Saturday, 13 April 2019

A tooth-ful story

When I was a foolish teen of about 14 or 15 years old, I most likely had a crush on this boy and perhaps it mattered to me what he thought about me. And he wasn't really nice to me, but I didn't know it then!

This is what the boy did one day. He held up a blank page and asked me what I saw. Obviously, I saw a blank page! Then, he put a dot on it and asked me the same question again. I told him that I saw a dot. After that brief questioning, he proceeded to let me know that I am the blank page and that dot was my teeth!

With that new found horrific knowledge, I ran off to seek my dad's assistance in getting rid of that "dot"! My dad was always doting, not dotting on me. He whisked me off to a dentist who declared that I needed to get rid of 4 teeth as there was too much crowding in my mouth and then, the solution was to have braces in to pull all the teeth together to make them look less "dotty"!

After that mouthful, let me continue on with this tooth-ful story.

A few months later, I met Eternal Boy (EB), and we soon became enchanted with each other. At that point in time, the braces became painful and I felt like EB loved me for me and I should ignore that hurtful other boy who now appeared to be superficial and not worth my attention. So, I got rid of the braces without seeing them through the recommended amount of time.

A few years later, EB got rid of me because I gained a few pounds! I already mentioned the 3 or 6 months of crying in another post. After that, I decided to not give that much importance to a guy! As luck should have it, Craigley came along. To his credit, he NEVER had any issues with my teeth or weight. In fact, he thought I was perfect in every way. He may disagree now, but that is another story for another day!

Since I have been married to Craigley, I never did the stereotypical housewife things they show in some movies - excessively indulge in myself via gyms, spas and luncheons. Like seriously, who does that? If you are down to one income, you become down to earth and dowdy! So, I let things fall apart. Given that, I do not get upset when people mistake me for Hans' grandma. From an outsider and uninformed perspective, it is quite possible.

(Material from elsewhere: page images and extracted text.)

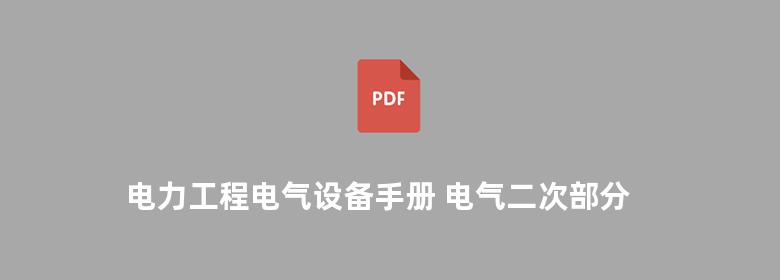 PDF

电力工程电气设备手册 电气二次部分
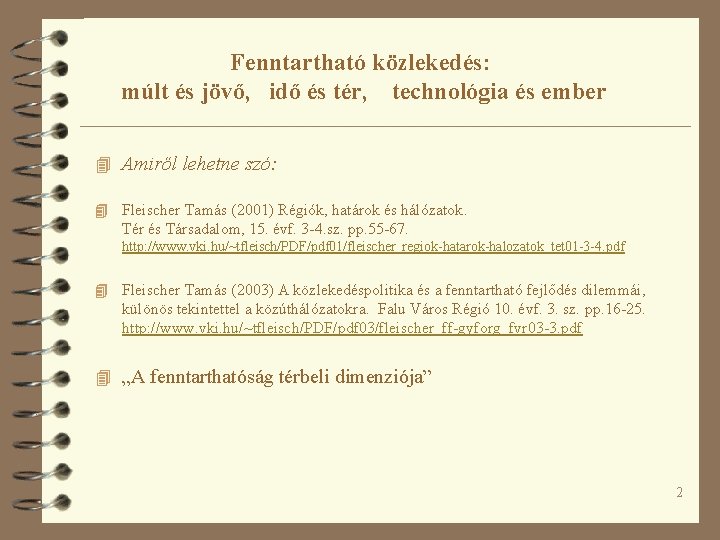 Fenntartható közlekedés:
múlt és jövő, idő és tér, technológia és ember

Amiről lehetne szó:

Fleischer Tamás (2001) Régiók, határok és hálózatok. Tér és Társadalom, 15. évf. 3-4.sz. pp.55-67. http://www.vki.hu/~tfleisch/PDF/pdf01/fleischer_regiok-hatarok-halozatok_tet01-3-4.pdf

Fleischer Tamás (2003) A közlekedéspolitika és a fenntartható fejlődés dilemmái, különös tekintettel a közúthálózatokra. Falu Város Régió 10. évf. 3. sz. pp.16-25. http://www.vki.hu/~tfleisch/PDF/pdf03/fleischer_ff-gyforg_fvr03-3.pdf

„A fenntarthatóság térbeli dimenziója”

2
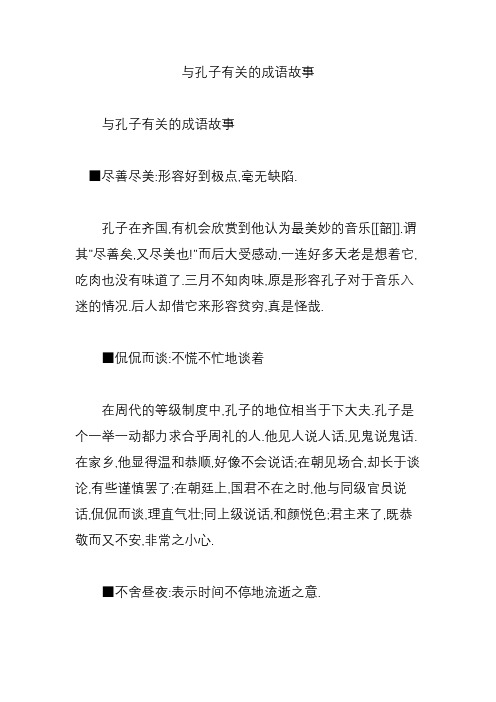 与孔子有关的成语故事

与孔子有关的成语故事

■尽善尽美:形容好到极点,毫无缺陷.

孔子在齐国,有机会欣赏到他认为最美妙的音乐[[韶]].谓其"尽善矣,又尽美也!"而后大受感动,一连好多天老是想着它,吃肉也没有味道了.三月不知肉味,原是形容孔子对于音乐入迷的情况.后人却借它来形容贫穷,真是怪哉.

■侃侃而谈:不慌不忙地谈着

在周代的等级制度中,孔子的地位相当于下大夫.孔子是个一举一动都力求合乎周礼的人.他见人说人话,见鬼说鬼话.在家乡,他显得温和恭顺,好像不会说话;在朝见场合,却长于谈论,有些谨慎罢了;在朝廷上,国君不在之时,他与同级官员说话,侃侃而谈,理直气壮;同上级说话,和颜悦色;君主来了,既恭敬而又不安,非常之小心.

■不舍昼夜:表示时间不停地流逝之意.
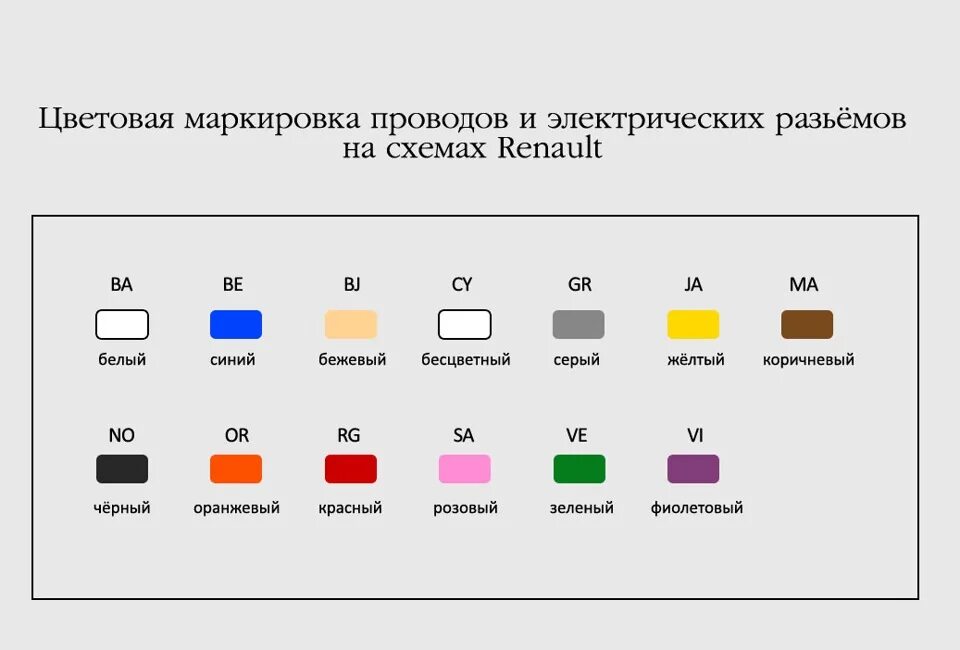 Цветовая маркировка проводов и электрических разъёмов на схемах Renault

BA
белый

BE
синий

BJ
бежевый

CY
бесцветный

GR
серый

JA
жёлтый

MA
коричневый

NO
чёрный

OR
оранжевый

RG
красный

SA
розовый

VE
зеленый

VI
фиолетовый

Alright then, where is this story going?

Recently, I had to fill out a questionnaire before my dental surgery. The last question was about how happy I was with the appearance of my teeth. I answered honestly. Before the surgery, the dentist asked me the question in person since he didn't believe my answer. I told him that I was indeed happy with the appearance of my teeth. The reason I was willing to spend all that money on surgery was not to ensure my teeth looked spectacular; it was to ensure that they remained intact in my mouth!

As I age, things will begin to fall apart. Some consequences are due to negligence on my part. Some are a natural progression. I will never look the way I did when I was 16. Either I begin to accept my ageing and be happy in some sense with how it is progressing or go into miserable mode. I'd rather be happy with who I am and how I look. For sure, I need to take care of myself. However, I am not going to allow anyone else again to put a dot on a piece of paper and make that the only recognizable quality about me.

I could erase that dot or ignore it. It is my choice. And all puns aside, that is the truth!